Downloading XML Sitemaps in Bulk
This tutorial assumes that the sitemaps you want are neatly organized in a Sitemap Index. If not, do that first. The second prerequisite is to have a bulk-download browser extension. I use one called Simple Mass Downloader for Chrome. Once that’s all straightened out, navigate to the sitemap index URL and do the following.

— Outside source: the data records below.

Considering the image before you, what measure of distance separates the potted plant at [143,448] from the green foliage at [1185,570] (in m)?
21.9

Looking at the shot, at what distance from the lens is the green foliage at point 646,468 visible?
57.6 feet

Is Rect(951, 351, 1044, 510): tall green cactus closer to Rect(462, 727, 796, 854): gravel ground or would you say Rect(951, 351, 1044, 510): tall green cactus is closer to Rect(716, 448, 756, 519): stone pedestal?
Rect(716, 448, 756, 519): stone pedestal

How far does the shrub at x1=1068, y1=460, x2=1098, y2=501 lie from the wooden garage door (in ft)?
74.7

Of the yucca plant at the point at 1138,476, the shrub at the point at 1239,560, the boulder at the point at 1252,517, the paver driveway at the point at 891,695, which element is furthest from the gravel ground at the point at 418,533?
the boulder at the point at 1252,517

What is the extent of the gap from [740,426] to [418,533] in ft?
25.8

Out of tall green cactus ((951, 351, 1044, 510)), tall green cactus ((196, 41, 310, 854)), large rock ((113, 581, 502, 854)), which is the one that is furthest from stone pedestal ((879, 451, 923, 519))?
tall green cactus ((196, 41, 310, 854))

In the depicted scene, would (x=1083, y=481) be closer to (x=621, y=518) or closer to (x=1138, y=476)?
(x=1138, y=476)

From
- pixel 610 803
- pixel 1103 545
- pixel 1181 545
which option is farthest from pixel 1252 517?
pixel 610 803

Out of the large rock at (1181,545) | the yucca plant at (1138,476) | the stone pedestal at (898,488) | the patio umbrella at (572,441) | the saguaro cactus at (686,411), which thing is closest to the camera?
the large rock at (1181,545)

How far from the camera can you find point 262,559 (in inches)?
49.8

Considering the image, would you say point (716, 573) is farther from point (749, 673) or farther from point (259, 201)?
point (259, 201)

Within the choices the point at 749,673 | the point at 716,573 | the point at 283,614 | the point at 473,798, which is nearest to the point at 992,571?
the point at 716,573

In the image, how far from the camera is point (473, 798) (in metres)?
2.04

- Open Simple Mass Downloader and click Load Page Links
- Click File name to bulk-select the XML sitemaps
- Click the plus sign at the bottom to add files to the passive queue
At this point, it might be helpful to update your browser’s download settings. Typically, I keep my browser set to the default download directory, and I have to approve every download. When I download sitemaps, I change the default download folder to a custom destination and untick Ask where to save each file before downloading. Otherwise, I have to approve every single download which sucks.
Don’t forget to undo this settin after your download is done.
- Click Start Selected and all of the files are dumped into your default downloads folder.
Loading Bulk Sitemaps into Excel
If you don’t have Power Query Editor for Excel, you’ll need to download and install it. If you don’t have a PC, you’re not out of luck. Run Windows on a virtual machine and do all of this fancy stuff in there.
- Click Get Data > From File > From Folder
- Browse to the folder where you downloaded the XML sitemaps and click OK.
- The next screen shows structured data for every file in your chosen folder. Click Edit.
- Click the two down-arrows next to the Content column to combine all of the sitemap data into one set.
- In the Combine Files screen, click url to load the data into the preview window. If everything looks good, click OK.
- Now all of my sitemaps are parsed and laid-out in columns. I can do additional cleaning and structuring in here, but this is good for now. Click Close & Load > Close & Load To…
- In the Import Data screen, choose Only Create Connection and Add this to the Data Model.
This step stores the data instead of laying it out in one sheet. Excel limits the number of lines to just over 1 million, and some of my projects have a lot more URLs than that.
Now all of my sitemap data is parsed and ready to pivot into manageable chunks.